No cuando necesitaba tener la foto de su compañera a su derecha para reunir coraje y seguir escribiendo, sacada del informe de incidencias del tiroteo —en algún momento decidió que si no iba a ser útil dentro de su casa, al menos lo sería fuera, en la comisaría, investigando posibles relaciones entre casos e intentando aportar un poco de luz, y pidió permiso para guardarse una copia en casa, sólo por si acaso—. Es lo que Beckett querría. No, probablemente le obligaría a no levantarse de la silla hasta que acabara de escribirlo. Era algo congénito en ella. Evitaba depender de los demás tanto como que los demás dependiesen de ella; él adoraba cuando se exasperaba y arrugaba los morros de aquella manera tan graciosa ante esas situaciones.
Y Castle se reía en silencio cuando lo pensaba, era el único momento del día en que su sonrisa era pura y sincera. Hasta que se contestaba a sí mismo. Hasta que murmuraba que le daba igual memorizarse ochenta informes si eso conseguía salvarle la vida.
Eso era lo más duro. No poder llamarla y decirle que no se preocupara tanto de la gente que pasaba el día con la nariz pegada en su caso —gente como él—. Decirle que lo hacía alegremente. Decirle que le importaba demasiado como para no dejarse la piel ahí. Decirle que esperaba que se recuperase pronto para poder volver a ser la mosca cojonera al pie de su escritorio mientras ella intentaba resolver casos. Decirle que la echaba de menos.
Decirle que ojalá la hubiera apartado a tiempo y lo que pasó en mitad del funeral sólo hubiera sido un hecho anecdótico. Que ojalá hubiera interceptado él la bala en vez de ella.
Tras eso, volvía a mirar su foto, se frotaba los ojos con el antebrazo para limpiarse las incipientes lágrimas y volvía al trabajo. Y así sucesivamente.
No se tiraba las horas procrastinando con el móvil en la mano, pero sí dándose latigazos emocionales, como una procesión psicológica. Puede que estuviera empezando a llevar una vida más productiva pero era a costa de hundirse, un día tras otro, acercándose al fondo, tocándolo prácticamente con las puntas de los dedos.
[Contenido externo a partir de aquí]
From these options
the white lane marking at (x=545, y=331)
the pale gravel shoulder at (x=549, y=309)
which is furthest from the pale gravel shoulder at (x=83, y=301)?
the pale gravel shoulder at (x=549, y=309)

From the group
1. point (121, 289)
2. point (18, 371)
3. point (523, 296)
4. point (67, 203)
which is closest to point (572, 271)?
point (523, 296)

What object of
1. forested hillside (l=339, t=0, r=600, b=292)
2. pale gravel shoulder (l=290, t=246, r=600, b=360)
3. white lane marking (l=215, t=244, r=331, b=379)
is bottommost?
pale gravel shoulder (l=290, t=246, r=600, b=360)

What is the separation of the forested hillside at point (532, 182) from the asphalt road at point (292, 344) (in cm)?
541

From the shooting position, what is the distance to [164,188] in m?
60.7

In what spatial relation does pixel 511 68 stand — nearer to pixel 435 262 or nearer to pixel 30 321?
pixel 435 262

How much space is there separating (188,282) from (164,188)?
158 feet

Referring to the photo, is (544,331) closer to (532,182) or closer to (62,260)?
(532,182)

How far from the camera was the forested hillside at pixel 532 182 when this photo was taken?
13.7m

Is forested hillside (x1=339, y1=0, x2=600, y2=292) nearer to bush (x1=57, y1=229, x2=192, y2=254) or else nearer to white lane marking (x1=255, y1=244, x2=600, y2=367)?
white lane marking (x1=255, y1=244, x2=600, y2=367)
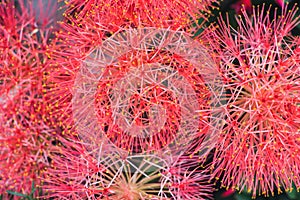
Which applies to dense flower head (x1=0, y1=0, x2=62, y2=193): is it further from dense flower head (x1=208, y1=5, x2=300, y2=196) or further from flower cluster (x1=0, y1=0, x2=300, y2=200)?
dense flower head (x1=208, y1=5, x2=300, y2=196)

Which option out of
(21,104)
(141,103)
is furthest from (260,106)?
(21,104)

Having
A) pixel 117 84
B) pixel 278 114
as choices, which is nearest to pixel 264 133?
pixel 278 114

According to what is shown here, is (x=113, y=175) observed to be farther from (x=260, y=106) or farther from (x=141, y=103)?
(x=260, y=106)

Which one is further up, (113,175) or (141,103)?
(141,103)

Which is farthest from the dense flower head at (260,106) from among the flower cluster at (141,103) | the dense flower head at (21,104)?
the dense flower head at (21,104)

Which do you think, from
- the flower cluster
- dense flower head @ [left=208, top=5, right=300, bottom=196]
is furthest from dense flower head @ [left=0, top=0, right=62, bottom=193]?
dense flower head @ [left=208, top=5, right=300, bottom=196]

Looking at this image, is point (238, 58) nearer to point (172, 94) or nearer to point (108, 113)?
point (172, 94)

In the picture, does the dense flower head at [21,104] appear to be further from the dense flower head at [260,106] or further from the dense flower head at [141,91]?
the dense flower head at [260,106]
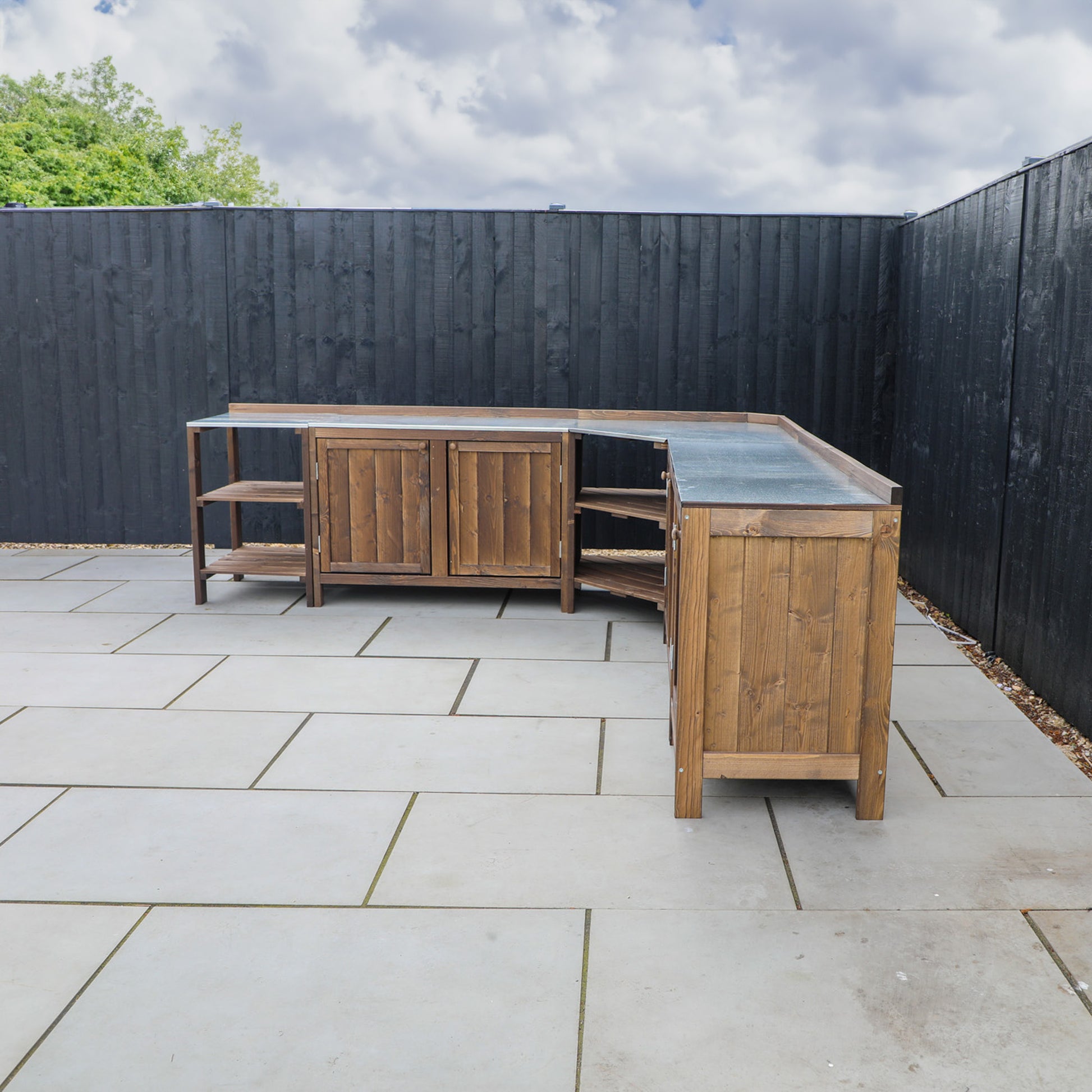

Y Martha simplemente observaba desde lejos, mostrándose como un apoyo incondicional. Después de todo, ¿qué iba a hacer? Se trataba de Kate Beckett.
—Recuerda que tienes un mes para acabar el libro.
—Lo sé.
—Y sigo esperando el manuscrito del penúltimo capítulo.
—Lo sé.
—Y los de la editorial te requieren para concretar las fechas de la gira de firmas.
—Lo sé.
—Necesitan una respuesta —el novelista abrió la boca para volver a repetir que era algo que se lo tenía estudiado a conciencia, pero le interrumpió antes de que pudiera—, y no me digas que ya lo sabes, ¿vale?
—¿Y qué quieres que te diga, Gina?
Aquello consiguió que la editora cerrase la boca, otorgándole unos segundos más de cuartelillo que, francamente, no servían para nada. La respiración de su ex mujer era débil pero lo bastante audible como para imaginársela ahí, sentada en el sofá de su casa, cruzando y descruzando las piernas una y otra vez sin saber qué hacer ni qué decir. Podía visualizarla fácilmente agitándose sobre el acolchado, mordisqueándose el labio, suspirando, vacilando porque, después de todo, aquello no sólo era una llamada profesional.
Ni siquiera le había preguntado qué tal estaba cuando descolgó el teléfono, y era un gesto mínimo de cortesía que Gina solía tener con él cuando había temas burocráticos de por medio. Esa variación en su ya establecido patrón laboral era la manera de desviar el objetivo, y a partir de ahí fue sencillo obviar el resto.
—Yo sólo… puedo conseguirte un mes más, pero tienes que ceñirte a lo que se te pide, ¿vale?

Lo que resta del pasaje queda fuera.